Publié dans Le Maghreb le 23 - 12 - 2018

Vladimir Poutine a passé jeudi 20 décembre son 14e grand oral télévisé depuis le Centre du commerce international de Moscou, en répondant à des questions de 1 702 journalistes russes et étrangers accrédités à cette occasion.
La grande conférence de presse du Président russe se déroule une fois par an depuis 2001. La dernière conférence s'est déroulée le 14 décembre 2017. Celle-ci avait duré trois heures et 40 minutes, Vladimir Poutine ayant répondu à 73 questions.
Le Président russe a averti des tendances qui peuvent mener à une "catastrophe nucléaire". Selon lui, le risque de ce scénario est sous-estimé.
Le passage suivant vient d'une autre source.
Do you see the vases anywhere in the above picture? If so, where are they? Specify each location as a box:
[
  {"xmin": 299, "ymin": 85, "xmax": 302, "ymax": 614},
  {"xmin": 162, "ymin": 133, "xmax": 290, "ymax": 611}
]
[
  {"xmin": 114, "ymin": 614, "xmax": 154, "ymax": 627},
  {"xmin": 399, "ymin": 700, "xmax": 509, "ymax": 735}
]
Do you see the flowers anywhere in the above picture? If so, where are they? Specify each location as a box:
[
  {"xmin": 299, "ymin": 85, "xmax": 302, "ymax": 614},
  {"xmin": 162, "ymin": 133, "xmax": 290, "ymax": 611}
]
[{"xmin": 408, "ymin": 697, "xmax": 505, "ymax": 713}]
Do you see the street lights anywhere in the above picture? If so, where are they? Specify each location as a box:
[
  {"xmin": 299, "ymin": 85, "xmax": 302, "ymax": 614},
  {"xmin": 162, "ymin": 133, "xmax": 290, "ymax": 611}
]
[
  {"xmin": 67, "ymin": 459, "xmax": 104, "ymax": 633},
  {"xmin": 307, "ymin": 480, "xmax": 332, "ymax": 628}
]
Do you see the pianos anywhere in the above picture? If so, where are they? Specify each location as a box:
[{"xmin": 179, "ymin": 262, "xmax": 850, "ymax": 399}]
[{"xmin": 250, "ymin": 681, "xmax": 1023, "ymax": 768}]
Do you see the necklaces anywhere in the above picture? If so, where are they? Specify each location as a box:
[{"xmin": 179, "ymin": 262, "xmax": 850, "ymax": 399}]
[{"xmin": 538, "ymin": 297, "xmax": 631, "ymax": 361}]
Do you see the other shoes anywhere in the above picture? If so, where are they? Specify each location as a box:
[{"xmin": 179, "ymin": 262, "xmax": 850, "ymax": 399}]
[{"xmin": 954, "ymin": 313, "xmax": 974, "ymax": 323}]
La baisse du seuil d'utilisation d'armes nucléaires peut mener à une "catastrophe nucléaire", a déclaré le Président russe jeudi, lors de sa 14e grande conférence de presse annuelle.
"Il y a une tendance à la baisse du seuil d'utilisation [d'armes nucléaires, ndlr]. Il y a des idées de créer des ogives nucléaires de faible puissance. Dans ce cas, il ne s'agit pas d'une utilisation globale mais d'une tactique. Mais la baisse du seuil peut entraîner une catastrophe nucléaire mondiale", a-t-il précisé.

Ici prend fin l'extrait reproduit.